A giraffe was the first wild animal I saw in Africa. It made me realize I really was on safari. Getting a good photo of one, however, took a few trips to Africa. Giraffes can be difficult to photograph because they keep moving as they feed on the foliage of the iconic acacia. They have to move from tree to tree because the trees are communicating and defending themselves. Really. The first line of defense for the acacia are the long thorns. These thorns can be 4 inches in length and are knife sharp. (Your travel agent will likely tell you to take thick-soled shoes on safari to avoid stepping on a thorn and having it go through your shoe and foot!) Giraffes have adapted to the thorns and use their long, prehensile tongue to pull leaves while avoiding the spikes. The acacia had to develop another defense against the giraffe. The “improved” line of defense for the acacia is the release of tannin.

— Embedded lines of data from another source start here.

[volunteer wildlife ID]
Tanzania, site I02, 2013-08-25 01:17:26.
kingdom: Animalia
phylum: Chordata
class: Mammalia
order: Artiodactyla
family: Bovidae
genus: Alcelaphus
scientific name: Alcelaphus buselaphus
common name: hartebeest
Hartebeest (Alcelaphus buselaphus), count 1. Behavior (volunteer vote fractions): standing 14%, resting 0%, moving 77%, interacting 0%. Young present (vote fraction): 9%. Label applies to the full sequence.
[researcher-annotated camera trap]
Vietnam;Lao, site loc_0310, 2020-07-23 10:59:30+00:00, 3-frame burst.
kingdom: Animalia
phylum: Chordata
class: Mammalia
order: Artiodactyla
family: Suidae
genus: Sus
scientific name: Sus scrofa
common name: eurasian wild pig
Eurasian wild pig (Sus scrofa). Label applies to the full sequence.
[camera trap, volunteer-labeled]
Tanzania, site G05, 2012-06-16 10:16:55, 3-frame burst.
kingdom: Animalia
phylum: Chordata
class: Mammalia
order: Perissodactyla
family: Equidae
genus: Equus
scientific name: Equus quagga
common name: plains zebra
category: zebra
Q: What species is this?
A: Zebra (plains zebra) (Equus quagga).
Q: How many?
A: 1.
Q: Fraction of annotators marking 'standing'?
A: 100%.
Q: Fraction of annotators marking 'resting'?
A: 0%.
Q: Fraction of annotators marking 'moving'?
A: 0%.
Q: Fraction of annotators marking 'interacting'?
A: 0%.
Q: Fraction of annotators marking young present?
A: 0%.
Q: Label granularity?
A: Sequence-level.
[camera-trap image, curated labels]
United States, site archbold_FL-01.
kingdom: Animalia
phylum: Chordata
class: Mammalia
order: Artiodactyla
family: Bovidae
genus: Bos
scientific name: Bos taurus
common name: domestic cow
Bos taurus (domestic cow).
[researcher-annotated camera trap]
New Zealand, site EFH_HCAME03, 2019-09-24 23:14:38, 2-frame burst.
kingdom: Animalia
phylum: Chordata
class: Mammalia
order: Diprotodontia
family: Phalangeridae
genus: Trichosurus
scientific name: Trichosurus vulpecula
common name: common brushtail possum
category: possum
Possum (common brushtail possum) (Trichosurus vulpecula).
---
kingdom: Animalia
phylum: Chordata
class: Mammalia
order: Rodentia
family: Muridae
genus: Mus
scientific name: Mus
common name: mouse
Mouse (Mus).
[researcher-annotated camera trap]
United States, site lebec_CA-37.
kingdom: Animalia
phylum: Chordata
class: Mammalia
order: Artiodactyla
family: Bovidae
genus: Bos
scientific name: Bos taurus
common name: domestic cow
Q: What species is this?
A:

While good in wine, tannin makes the acacia leaves taste bitter and inhibits digestion. When a tree releases tannin, neighboring trees up to 50 yards away also react and begin to release their tannin. The trees are communicating that they are under attack. This is why you will see giraffe eat for a few minutes and then head upwind toward “fresh” trees. Your guide may call a group of giraffes a “journey.”


Many safari guides consider the hippo to be the most dangerous animal in Africa. Common lore has it that the clumsy looking hippo kills more people per year than lions, leopards, crocodiles, elephant, buffalo and rhino combined. Hippos are unpredictable, territorial, and have huge tusks. They are more agile than they look like they should be, and can run on land for short bursts at up to 30 mph. Coming between a hippo and the water or a hippo and her calf can be a death sentence for an easily breakable human. Despite this fearsome reputation, in the early 1900s Americans considered importing them to launch a ranching industry. You can learn more about the failed attempt from the podcast, Stuff You Missed in History Class.


Seeing a pangolin in the wild is rare. Rangers can go their entire careers without spotting one. I was lucky enough to see one in the Timbavati in South Africa, but my pictures are poor – I didn’t have time to watch the animal relax and emerge from the bush because the people in my vehicle were impatient to move on to see Cape buffalo. They just didn’t realize how incredibly special this sighting was! This pangolin is what prompts me to encourage people to do some reading about what they might see. Pangolin are the most trafficked mammal on the planet for their scales. Despite looking like a scaly anteater and feasting on insects like termites, they are more closely related to bears and wolves. The pangolin’s tongue (see in the middle of the photo), can be longer than his body. Google “pangolin” and check out photos and videos of them walking on their hind legs and carrying young on their tails. The famous naturalist David Attenborough chose the pangolin as one of his ten favorite species that he would ‘save’ from extinction if he could.


[Check out Shauna Shipley’s earlier posts and amazing photos in McCall Digest – My Safari Addiction and My Safari Addiction: Photos from Africa.]

About the author

Shauna Shipley

Writer, instructional designer, dog lover, and avid traveler based in the Pacific Northwest. Life feels more manageable with at least one international ticket booked and an adventure to dream about as I snuggle down with my Golden Retrievers.

1 Comment

  • Wow, Shauna, how very unfortunate that the people in the vehicle wanted to see Cape Buffalo instead of a Pangolin! I have yet to see one and, as you mentioned, many game rangers/guides have never seen one, after living in the bush for years. Well done anyway for being lucky enough to see one, however briefly it was.